Photograph by Don Nolte

Photograph by Don Nolte

Tony Kelly, District 10 candidate.

February 2014

Kelly to Challenge Cohen in District 10 Board of Supervisors Race

Brian Rinker

This November’s race for the San Francisco Board of Supervisors District 10 seat is shaping up to be nothing like the 2010 election. Four years ago 21 candidates competed for an office to be vacated by then-supervisor Sophie Maxwell, who was termed-out after having served 10 years in the position. This year Malia Cohen, who received the third most first place votes in that election, but won after multiple rounds of ranked choice voting, will square off against a much diminished crowd of would-be politicians.

The 2014 race will include some familiar faces, however. Earlier this month Tony Kelly filed the necessary papers with the City to become a District 10 candidate. Kelly captured a dozen more first place votes than Cohen in 2010, but ultimately lost the race to the now incumbent supervisor. The only other challenger who has declared her intent to run is Bayview resident and real estate agent Diane Wesley Smith, who also appeared on the 2010 ballot, but garnered just two percent of the votes cast.

Longtime community activist, Visitacion Valley resident, and fourth place finisher in 2010, Marlene Tran expressed interest in running this year, but hasn’t yet decided if she will. Tran said she’s been disappointed with Cohen’s work, especially within the Asian-American community. She cited the selling of the community center in Visitacion Valley, and the lack of access to bilingual municipal services, as two of Cohen’s failures.

In response to the former assertion, Cohen said that “Wells Fargo had foreclosed on the community center, and while the City was negotiating to buy it the bank sold it at auction.”

DATASET RECORDS:
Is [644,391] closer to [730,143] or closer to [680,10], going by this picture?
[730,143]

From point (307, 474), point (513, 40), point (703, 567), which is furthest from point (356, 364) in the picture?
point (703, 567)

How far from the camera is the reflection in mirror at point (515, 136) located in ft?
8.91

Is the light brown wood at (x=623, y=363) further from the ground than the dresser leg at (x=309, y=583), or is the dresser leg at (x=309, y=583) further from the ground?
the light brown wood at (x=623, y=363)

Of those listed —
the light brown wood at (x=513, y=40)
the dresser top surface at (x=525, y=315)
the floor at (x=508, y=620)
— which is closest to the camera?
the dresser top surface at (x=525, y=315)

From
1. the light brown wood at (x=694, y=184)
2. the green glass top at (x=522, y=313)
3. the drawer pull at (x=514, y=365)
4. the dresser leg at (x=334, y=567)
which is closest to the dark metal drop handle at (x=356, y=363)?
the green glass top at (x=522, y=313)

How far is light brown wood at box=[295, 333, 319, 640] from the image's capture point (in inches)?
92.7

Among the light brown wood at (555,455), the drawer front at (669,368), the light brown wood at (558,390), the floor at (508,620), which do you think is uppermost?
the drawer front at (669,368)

--

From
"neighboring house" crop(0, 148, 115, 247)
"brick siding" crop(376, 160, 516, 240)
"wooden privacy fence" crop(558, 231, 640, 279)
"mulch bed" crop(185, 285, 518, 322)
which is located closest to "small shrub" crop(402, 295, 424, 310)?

--

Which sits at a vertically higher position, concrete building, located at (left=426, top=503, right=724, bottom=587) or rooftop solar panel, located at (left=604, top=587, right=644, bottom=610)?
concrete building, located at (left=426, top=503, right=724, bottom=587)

EXERCISE INSTRUCTIONS:
1. Answer these questions using the article on the District 10 supervisor race:
(a) How many candidates competed in the 2010 election?
(b) What is Diane Wesley Smith's occupation?
(c) According to Cohen, which bank sold the Visitacion Valley community center at auction?
2. Reproduce word for word the stretch of the article on the District 10 supervisor race from "Kelly to Challenge" through "of would-be politicians.".

EXERCISE SOLUTIONS:
1.
(a) 21 candidates
(b) Real estate agent
(c) Wells Fargo

2.
Kelly to Challenge Cohen in District 10 Board of Supervisors Race

Brian Rinker

This November’s race for the San Francisco Board of Supervisors District 10 seat is shaping up to be nothing like the 2010 election. Four years ago 21 candidates competed for an office to be vacated by then-supervisor Sophie Maxwell, who was termed-out after having served 10 years in the position. This year Malia Cohen, who received the third most first place votes in that election, but won after multiple rounds of ranked choice voting, will square off against a much diminished crowd of would-be politicians.